To break up a block of baby octopus, squid, chicken legs etc, take a screwdriver or chisel and wash it thoroughly, then sterilize it by holding it in a flame for a minute.
Place the frozen block, still with wrapper intact, on a chopping board, maybe with a couple of tea towels to absorb noise and limit damage.
Next, take a hammer and bang the tool into the line where you want to break the block. Knock it all the way through, then do it again somewhere else on the same line if necessary.
Still with the wrapping intact, go outside and, like some sort of culinary madman, bang the thing on a concrete surface until it cracks.
Obviously hygiene is vitally important, so wash the pack before opening it and generally be careful.
Alternatively, you could prop up one end of the pack on a chopping board and have a go at the line you want with the back of a meat cleaver, being careful not to damage the work surface. Good luck with that.
Another option is to let the block thaw, which will take several hours, and then you either have to eat everything or throw the rest away, because (talking of hygiene) you can’t refreeze this sort of thing.
Much of the flavor of this dish comes from the humble bay leaf, and it is influenced by something my Mum used to make. We lived in Guernsey, which is an island between France and England, and one of the local delicacies was the ormer. This is better known as its close relative, abalone, which is popular in Australia and Japan, and it is a shellfish that sticks to rocks just below low tide mark.
My Mum used to stew ormers with bay leaves, and I must have been 16 before I realized that the flavor I loved was not the ormers themselves but the herb.
We’re doing the octopus in a tomato sauce, and it’s laughably simple.
Baby octopus, three or four per person.
A can of tomatoes
A little red wine
Place the octopus in a casserole dish or high-sided baking tray.
Pour in the tomatoes.
Add a splash of wine and Worcestershire sauce, plus a quick shake of something hot if you like (jalapeno powder, chilli powder, whatever you have).
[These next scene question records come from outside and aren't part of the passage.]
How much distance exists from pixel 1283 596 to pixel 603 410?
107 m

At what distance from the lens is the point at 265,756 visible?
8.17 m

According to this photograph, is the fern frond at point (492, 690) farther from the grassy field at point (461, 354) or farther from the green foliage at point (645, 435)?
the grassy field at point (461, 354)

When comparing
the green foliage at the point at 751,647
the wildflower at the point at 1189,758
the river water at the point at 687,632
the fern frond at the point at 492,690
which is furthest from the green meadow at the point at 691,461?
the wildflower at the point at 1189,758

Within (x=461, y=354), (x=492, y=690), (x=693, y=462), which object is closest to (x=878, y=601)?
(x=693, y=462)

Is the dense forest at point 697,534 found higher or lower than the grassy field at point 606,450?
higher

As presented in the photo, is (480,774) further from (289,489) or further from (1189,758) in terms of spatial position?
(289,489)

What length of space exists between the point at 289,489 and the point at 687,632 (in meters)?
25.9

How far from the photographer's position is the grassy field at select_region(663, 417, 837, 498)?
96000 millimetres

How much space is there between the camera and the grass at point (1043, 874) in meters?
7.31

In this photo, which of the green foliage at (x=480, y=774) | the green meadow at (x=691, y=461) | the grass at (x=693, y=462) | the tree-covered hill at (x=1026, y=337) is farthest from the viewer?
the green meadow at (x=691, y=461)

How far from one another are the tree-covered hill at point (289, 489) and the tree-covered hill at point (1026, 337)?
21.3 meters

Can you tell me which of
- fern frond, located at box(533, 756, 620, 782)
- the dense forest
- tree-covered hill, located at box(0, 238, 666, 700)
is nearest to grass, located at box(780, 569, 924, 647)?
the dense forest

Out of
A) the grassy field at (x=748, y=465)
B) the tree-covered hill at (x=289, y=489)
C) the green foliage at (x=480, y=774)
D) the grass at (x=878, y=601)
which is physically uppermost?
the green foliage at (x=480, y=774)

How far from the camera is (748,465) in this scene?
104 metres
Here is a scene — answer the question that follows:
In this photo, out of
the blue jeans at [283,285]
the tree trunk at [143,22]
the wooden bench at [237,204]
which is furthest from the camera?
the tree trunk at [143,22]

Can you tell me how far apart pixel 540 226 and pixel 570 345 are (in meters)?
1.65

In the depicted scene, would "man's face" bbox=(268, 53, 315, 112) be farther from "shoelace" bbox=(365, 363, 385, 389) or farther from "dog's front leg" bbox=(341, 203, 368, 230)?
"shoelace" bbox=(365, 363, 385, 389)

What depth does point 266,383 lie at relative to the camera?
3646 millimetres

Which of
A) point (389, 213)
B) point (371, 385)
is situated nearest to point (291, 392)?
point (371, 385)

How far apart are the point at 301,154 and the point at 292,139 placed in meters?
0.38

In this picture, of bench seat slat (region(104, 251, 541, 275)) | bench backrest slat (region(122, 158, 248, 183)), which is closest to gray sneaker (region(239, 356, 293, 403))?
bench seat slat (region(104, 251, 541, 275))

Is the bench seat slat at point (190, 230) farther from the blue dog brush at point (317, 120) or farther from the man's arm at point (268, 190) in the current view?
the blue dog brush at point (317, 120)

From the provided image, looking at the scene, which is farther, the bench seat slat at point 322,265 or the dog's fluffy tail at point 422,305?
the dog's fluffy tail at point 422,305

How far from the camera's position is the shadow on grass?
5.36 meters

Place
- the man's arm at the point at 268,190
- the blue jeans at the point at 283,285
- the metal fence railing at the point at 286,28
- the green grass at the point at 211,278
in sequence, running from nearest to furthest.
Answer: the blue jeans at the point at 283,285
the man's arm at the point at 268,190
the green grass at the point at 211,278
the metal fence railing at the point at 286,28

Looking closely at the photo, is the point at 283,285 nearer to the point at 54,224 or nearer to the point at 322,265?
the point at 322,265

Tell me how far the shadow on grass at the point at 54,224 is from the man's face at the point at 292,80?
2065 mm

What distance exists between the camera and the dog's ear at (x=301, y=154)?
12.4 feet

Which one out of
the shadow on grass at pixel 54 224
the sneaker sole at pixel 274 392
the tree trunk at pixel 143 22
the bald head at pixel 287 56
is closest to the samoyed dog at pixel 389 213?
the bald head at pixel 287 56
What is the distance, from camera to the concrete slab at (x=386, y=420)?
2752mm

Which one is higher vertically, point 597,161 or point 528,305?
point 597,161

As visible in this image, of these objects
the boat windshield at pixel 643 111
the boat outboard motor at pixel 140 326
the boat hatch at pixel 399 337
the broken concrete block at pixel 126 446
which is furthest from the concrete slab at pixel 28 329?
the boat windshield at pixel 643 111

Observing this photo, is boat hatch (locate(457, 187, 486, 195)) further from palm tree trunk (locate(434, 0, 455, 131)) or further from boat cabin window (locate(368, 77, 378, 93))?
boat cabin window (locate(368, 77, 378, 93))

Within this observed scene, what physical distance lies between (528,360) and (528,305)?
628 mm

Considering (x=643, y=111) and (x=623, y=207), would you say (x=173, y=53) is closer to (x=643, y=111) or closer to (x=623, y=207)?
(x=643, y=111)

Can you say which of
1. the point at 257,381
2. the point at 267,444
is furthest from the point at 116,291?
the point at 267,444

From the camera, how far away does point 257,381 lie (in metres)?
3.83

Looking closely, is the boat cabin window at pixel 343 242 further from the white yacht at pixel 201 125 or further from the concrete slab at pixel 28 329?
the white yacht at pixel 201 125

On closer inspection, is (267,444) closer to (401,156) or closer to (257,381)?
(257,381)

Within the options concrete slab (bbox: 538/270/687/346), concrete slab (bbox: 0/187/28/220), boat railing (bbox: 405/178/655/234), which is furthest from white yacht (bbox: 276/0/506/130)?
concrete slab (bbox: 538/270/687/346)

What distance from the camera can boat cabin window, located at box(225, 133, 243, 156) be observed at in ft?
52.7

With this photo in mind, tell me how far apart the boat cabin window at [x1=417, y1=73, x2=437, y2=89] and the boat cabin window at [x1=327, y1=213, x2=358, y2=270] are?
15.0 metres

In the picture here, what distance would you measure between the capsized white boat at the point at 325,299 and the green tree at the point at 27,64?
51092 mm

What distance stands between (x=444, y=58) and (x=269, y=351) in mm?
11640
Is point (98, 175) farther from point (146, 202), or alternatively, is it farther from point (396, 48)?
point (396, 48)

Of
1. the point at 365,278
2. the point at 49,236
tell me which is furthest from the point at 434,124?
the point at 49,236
Submerge three or four bay leaves at intervals through the dish. If you don’t have leaves, use a good dusting of the powder. Mix everything up well.
Cover with foil and cook in a medium oven for about two hours. Have a look after an hour to see how things are going, and add more liquid if necessary (water, wine, tomato juice), plus a little celery salt if it needs a lift.
Serve with boiled wholegrain rice or mashed potato.